Smith has been working to get more women on his platform and recently picked the brains of businesswoman Deborah Meaden, of the BBC reality TV show Dragons’ Den, on how InScout Network could better support players returning from pregnancy or intervene when players are struggling with their mental health

“The idea of this tool is to primarily give somebody who’s a free agent or being released that safety net for us to catch them and say: ‘We know things haven’t worked out so far. Put it down on this profile’. We find when they build this, it actually gives them a little bit of a boost. We turn a negative into a positive. The secondary function is to try to find them a club.

“A lot of people think we get that the wrong way around — that it should be about finding a club first — but we think it should be about showing them the positives after their career so far, then using this profile to find them a club. It’s no good trying to find a club for somebody whose life is in freefall.”

Mexican goalkeeper Andrea Salas, 23, is one female player active on the platform. “It’s been really helpful for me to share my statistics, strengths, getting my profile in front of agents, coaches and club directors,” she says.

As a young player, she competed nationally and internationally and won a scholarship in Mexico to study and play football, training in academies worldwide when studying abroad in South Korea, Singapore and Dubai.

“My ultimate goal was always: finish my studies and find a club, even in Europe, Asia or the Middle East,” she says. Salas has arrived in England to get qualifications in her day job, but was also attracted by the depth of the football pyramid and the opportunities therein. “Every city has their club, directors and people involved,” she says. “I was making my network with their coaches in the UK, travelling by myself. I was going to the clubs, talking with the managers and head coach, arranging to have different trials, different meetings.” 

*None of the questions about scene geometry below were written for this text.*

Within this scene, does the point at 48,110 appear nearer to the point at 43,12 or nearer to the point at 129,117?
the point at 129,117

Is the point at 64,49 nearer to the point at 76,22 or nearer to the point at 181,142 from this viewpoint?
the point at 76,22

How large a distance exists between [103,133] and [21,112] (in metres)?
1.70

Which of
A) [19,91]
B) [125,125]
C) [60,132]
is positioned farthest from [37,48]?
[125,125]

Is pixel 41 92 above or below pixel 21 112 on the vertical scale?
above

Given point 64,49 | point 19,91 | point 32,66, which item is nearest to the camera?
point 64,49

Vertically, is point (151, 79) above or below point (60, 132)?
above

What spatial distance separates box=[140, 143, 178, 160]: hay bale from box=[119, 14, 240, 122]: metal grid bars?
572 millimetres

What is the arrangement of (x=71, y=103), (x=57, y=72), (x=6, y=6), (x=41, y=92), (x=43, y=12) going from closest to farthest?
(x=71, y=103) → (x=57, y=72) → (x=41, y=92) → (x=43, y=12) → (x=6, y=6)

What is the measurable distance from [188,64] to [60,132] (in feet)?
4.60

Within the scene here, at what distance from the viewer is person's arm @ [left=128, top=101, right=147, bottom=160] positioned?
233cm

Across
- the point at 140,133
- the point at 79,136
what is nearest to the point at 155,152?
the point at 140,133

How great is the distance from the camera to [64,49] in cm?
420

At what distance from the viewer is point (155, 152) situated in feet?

Currently a free agent, she has been representing herself in those discussions. People outside the game do not realise how much work is involved, she says: she covers her own expenses, arranges her own accommodation and travel, reads the contracts herself, documents everything in the hope of a residents’ permit.

“If you’re active for more than five years at a professional level, you can be managed by an agent more easily than at amateur, semi-professional or college level,” she says. “If a club is interested, they can discuss the salary, but you need to be informed before making an agreement because you don’t have an agent who helps you read the small (print). Having an agent is more secure, more organised: you only have to focus on your physical performance and not administrative tasks.”

Smith encourages the players who sign up to the platform to be open to talks with agents given they are in constant contact with clubs searching for players. Agents, too, are hungry to sign female players given the financial potential of the women’s game.

“I don’t have any doubt that in five to 10 years, probably less than that, that the gap between the top earners in the men’s game to the top earners in the women’s game is going to close significantly,” he says. “You can see season on season that the money’s going up. I do get a lot of inquiries from agents saying: ‘How can we speak to this player? How can we speak to that player?’.”

For better or worse, the WSL has welcomed its first $1million transfer, but the women’s game remains embryonic elsewhere. The speed at which it catches up will speak volumes about the end goal for the rest of the pyramid — and will have huge ramifications for the players inside it. Eagerly, the world watches.